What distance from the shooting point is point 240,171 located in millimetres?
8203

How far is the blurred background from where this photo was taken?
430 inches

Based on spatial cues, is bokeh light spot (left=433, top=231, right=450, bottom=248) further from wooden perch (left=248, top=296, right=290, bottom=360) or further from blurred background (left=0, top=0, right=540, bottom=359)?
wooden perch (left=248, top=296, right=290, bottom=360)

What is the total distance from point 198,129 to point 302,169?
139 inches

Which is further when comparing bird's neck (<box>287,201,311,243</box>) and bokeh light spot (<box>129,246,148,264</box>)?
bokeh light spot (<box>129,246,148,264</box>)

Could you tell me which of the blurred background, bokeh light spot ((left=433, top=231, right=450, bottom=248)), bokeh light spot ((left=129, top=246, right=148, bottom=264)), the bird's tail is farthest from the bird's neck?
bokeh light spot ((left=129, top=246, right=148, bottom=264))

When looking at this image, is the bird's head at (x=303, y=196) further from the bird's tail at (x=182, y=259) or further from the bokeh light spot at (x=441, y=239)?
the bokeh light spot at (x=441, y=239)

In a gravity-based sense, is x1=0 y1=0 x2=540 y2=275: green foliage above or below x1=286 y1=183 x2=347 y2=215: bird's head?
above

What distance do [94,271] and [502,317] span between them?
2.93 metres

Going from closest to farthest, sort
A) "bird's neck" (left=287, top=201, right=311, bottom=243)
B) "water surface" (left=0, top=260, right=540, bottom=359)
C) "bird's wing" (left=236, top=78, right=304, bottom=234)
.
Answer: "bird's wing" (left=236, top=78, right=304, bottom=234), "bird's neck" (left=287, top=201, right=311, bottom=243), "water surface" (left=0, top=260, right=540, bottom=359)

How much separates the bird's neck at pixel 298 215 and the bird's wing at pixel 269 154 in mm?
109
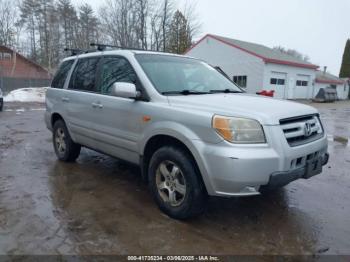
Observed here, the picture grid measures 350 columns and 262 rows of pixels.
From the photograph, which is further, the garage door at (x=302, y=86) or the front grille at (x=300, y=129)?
the garage door at (x=302, y=86)

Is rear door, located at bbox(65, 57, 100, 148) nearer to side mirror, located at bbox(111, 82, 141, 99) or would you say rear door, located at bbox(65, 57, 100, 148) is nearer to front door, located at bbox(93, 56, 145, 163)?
front door, located at bbox(93, 56, 145, 163)

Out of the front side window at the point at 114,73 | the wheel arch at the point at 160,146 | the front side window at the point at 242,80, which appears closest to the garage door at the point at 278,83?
the front side window at the point at 242,80

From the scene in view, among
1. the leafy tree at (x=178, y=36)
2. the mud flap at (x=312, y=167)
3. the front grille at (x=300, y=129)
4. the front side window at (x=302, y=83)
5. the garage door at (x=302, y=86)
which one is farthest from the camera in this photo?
the leafy tree at (x=178, y=36)

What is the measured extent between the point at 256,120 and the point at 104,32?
39.9 m

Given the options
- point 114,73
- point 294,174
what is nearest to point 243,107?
point 294,174

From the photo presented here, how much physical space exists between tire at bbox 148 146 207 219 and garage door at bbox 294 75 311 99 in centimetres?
2981

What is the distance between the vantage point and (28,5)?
135 ft

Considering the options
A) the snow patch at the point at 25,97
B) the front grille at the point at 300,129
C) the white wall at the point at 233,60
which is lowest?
the snow patch at the point at 25,97

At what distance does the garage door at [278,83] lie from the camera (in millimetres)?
27261

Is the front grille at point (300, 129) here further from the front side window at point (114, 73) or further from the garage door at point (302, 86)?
the garage door at point (302, 86)

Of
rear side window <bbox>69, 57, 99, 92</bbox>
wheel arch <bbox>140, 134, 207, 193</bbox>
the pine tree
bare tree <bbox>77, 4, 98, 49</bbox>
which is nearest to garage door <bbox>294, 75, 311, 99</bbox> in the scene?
the pine tree

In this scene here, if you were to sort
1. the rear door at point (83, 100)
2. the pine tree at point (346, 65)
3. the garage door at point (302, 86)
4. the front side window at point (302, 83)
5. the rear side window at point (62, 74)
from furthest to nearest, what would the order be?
the pine tree at point (346, 65) → the front side window at point (302, 83) → the garage door at point (302, 86) → the rear side window at point (62, 74) → the rear door at point (83, 100)

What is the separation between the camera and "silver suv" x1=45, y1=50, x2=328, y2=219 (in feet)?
9.32

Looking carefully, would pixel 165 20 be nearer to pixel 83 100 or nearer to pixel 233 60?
pixel 233 60
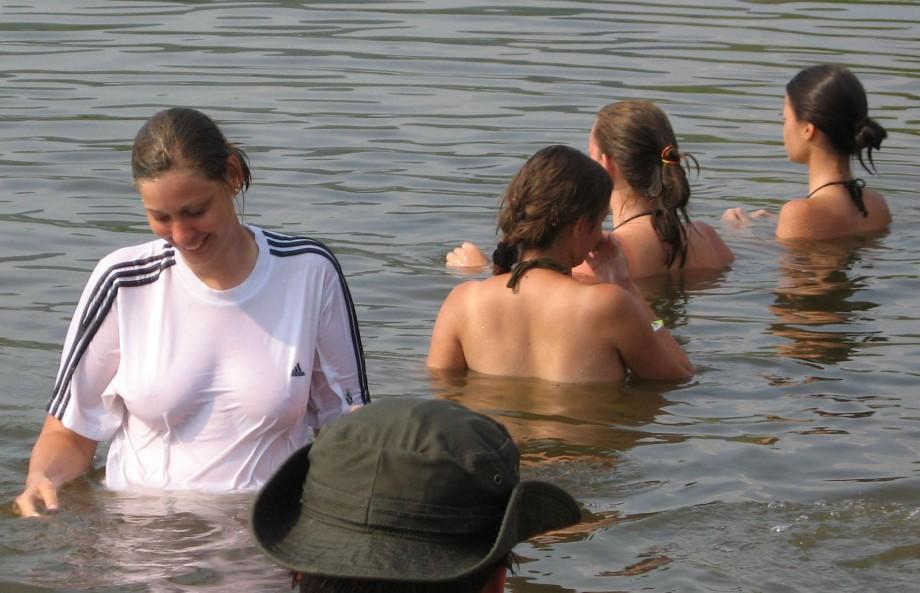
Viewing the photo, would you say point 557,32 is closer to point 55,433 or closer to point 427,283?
point 427,283

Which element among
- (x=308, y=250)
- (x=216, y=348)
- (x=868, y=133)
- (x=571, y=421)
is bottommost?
(x=571, y=421)

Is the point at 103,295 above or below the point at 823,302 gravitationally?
above

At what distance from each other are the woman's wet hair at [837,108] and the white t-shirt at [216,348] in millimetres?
5476

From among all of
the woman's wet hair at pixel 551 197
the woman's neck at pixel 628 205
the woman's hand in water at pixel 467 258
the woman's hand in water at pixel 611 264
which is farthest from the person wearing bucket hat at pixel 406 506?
the woman's hand in water at pixel 467 258

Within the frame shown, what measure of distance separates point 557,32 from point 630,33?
698 mm

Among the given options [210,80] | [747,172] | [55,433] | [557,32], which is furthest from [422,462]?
[557,32]

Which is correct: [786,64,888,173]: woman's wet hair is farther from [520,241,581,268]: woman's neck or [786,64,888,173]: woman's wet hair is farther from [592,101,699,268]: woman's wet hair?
[520,241,581,268]: woman's neck

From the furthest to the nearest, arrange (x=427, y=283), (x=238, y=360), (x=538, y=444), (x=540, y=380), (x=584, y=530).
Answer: (x=427, y=283) → (x=540, y=380) → (x=538, y=444) → (x=584, y=530) → (x=238, y=360)

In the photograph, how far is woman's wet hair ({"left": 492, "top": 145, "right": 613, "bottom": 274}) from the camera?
6.32m

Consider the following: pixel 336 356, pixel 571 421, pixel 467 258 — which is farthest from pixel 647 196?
pixel 336 356

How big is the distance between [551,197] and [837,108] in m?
3.79

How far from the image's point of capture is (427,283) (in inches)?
346

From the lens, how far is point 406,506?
2.38 metres

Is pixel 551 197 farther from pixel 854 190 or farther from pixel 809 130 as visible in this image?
pixel 854 190
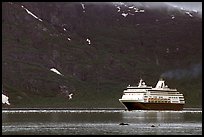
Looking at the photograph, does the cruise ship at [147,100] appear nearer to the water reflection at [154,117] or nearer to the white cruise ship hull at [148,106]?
the white cruise ship hull at [148,106]

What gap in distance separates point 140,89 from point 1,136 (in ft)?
444

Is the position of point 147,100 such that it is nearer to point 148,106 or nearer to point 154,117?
point 148,106

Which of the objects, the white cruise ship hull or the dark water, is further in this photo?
the white cruise ship hull

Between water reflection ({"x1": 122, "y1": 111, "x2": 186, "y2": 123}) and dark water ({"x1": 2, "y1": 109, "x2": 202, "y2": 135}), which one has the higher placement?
dark water ({"x1": 2, "y1": 109, "x2": 202, "y2": 135})

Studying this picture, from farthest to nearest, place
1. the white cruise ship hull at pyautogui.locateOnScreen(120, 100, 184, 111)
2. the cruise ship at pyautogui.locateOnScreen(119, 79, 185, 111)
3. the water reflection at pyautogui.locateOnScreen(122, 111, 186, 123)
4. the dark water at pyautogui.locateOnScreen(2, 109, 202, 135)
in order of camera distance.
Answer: the cruise ship at pyautogui.locateOnScreen(119, 79, 185, 111) < the white cruise ship hull at pyautogui.locateOnScreen(120, 100, 184, 111) < the water reflection at pyautogui.locateOnScreen(122, 111, 186, 123) < the dark water at pyautogui.locateOnScreen(2, 109, 202, 135)

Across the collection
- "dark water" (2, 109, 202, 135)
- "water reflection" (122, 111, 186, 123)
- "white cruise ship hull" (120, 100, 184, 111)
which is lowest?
"white cruise ship hull" (120, 100, 184, 111)

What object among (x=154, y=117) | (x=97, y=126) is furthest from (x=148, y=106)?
(x=97, y=126)

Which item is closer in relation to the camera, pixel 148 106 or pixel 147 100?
pixel 148 106

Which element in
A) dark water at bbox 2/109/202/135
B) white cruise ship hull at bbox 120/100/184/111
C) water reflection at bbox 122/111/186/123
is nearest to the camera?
dark water at bbox 2/109/202/135

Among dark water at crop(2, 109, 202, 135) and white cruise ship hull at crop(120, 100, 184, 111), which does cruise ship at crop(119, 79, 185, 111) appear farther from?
dark water at crop(2, 109, 202, 135)

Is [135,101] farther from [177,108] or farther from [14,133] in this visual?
[14,133]

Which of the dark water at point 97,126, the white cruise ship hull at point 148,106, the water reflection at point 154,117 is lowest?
the white cruise ship hull at point 148,106

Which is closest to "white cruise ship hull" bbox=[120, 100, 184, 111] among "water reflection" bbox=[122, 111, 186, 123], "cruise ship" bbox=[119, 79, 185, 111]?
"cruise ship" bbox=[119, 79, 185, 111]

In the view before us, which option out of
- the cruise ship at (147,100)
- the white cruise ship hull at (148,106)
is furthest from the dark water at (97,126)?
the cruise ship at (147,100)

◆ STATED PROBLEM
Return, without any change, the portion of the material that opens with the line containing "Which is closest" and closes with the final line of the material, including both of those lines.

◆ ANSWER TO THIS TASK
Which is closest to "white cruise ship hull" bbox=[120, 100, 184, 111] among "water reflection" bbox=[122, 111, 186, 123], "cruise ship" bbox=[119, 79, 185, 111]?
"cruise ship" bbox=[119, 79, 185, 111]

In the view before us, which option out of
- the cruise ship at (147,100)
- the white cruise ship hull at (148,106)
is furthest from the dark water at (97,126)?
the cruise ship at (147,100)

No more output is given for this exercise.